Item 2. Identity and Background.

     The information contained in Item 2 of the Original Filing is hereby amended as follows:

     This filing is made by AT&T Wireless Services, Inc. (“AT&T Wireless”). AT&T Wireless is a Delaware corporation organized for the purpose of providing wireless communications including, but not limited, to digital wireless networks and wireless voice and data services.

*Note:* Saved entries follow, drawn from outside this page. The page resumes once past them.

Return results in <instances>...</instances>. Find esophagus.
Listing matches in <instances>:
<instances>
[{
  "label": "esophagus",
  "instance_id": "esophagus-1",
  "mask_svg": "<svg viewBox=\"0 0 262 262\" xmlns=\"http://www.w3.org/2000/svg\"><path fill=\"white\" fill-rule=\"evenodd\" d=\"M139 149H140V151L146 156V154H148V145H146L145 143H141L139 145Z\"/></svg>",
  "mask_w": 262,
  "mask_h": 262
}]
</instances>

The principal business location of AT&T Wireless is 7277 164th Avenue NE, Building 1, Redmond, Washington 98052.

     Attached as Schedule A to this schedule 13D, and incorporated herein by reference, is information concerning the directors and executive officers of AT&T Wireless Services, which is required to be disclosed pursuant to General Instruction C to Schedule 13D.

     During the last five years, AT&T Wireless has not been convicted in a criminal proceeding or been a party to a civil proceeding of a judicial or administrative body of competent jurisdiction resulting in a judgment, decree, or final order enjoining future violations of or prohibiting or mandating activities subject to, Federal or State securities laws or finding of any violation with respect to such laws.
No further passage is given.